EXERCISE PROMPT
In the lecture excerpt on dense matter below, list every use of "end up" or "wind up" in any form. Quote each one with its subject, in order.

ARTICLE
And so they end up putting the other very complicated models using QCD and effective field theories to try to understand how it is that a particular fluid of dense matter, how its pressure and its density are related. And what I'm sort of wheeling around here is that you generally do not have a simple analytic form. You wind up with some kind of a fairly complicated function that emerges from a numerical calculation.
It often ends up being-- if you are a user of this equation of state-- it ends up being in the form of a table. So they might actually just give you a file that's got a bunch of numbers, which says if the density is this, then the pressure is this. And you can fit little functions to that that allow you to look things up and do your calculations. But it's not in the form of a clean thing that you can write down on the blackboard. I want something clean I can write down the blackboard.

DATA EXTRACT
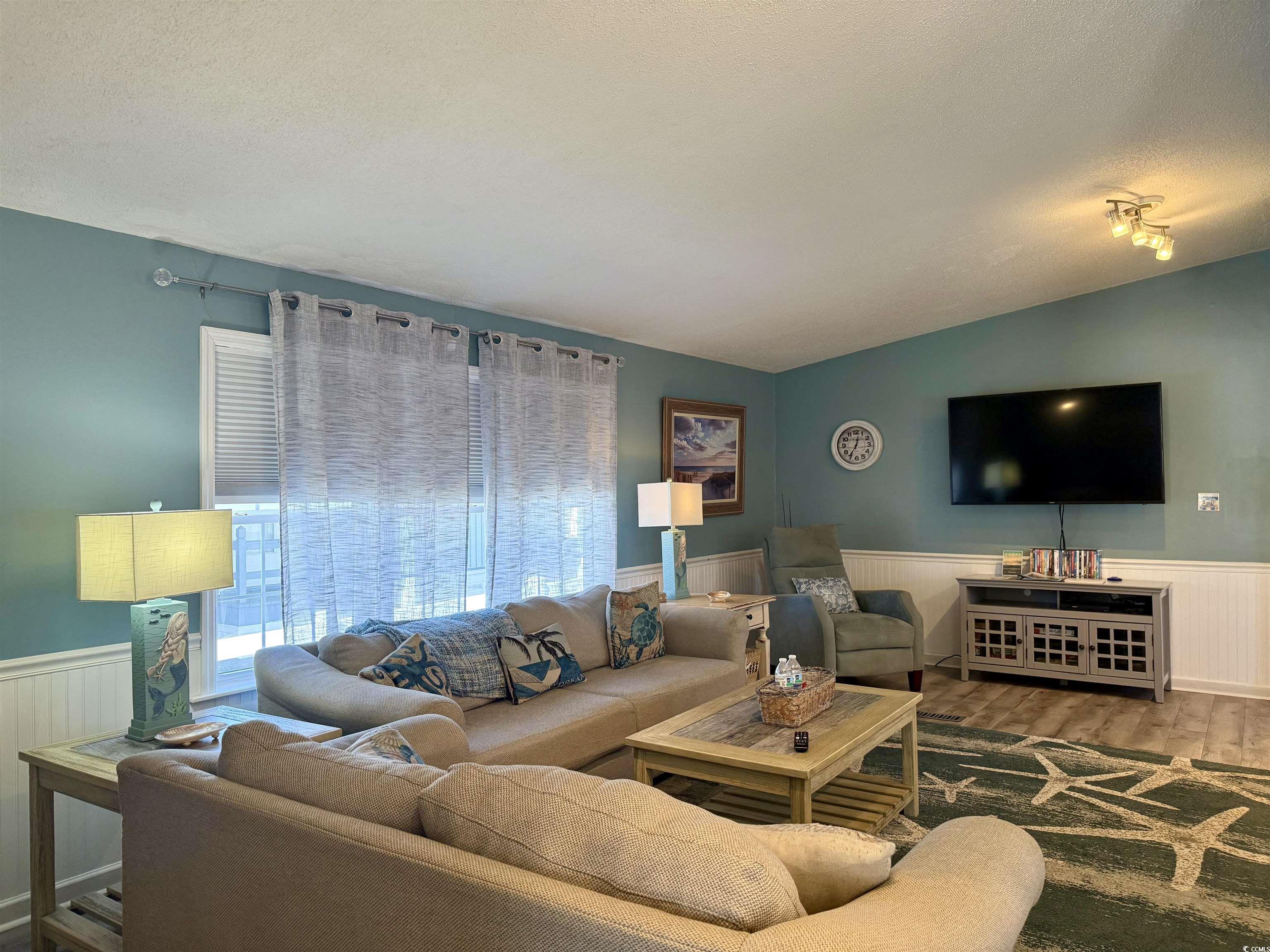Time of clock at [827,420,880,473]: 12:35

THE ANSWER
- "they end up"
- "You wind up"
- "It often ends up"
- "it ends up"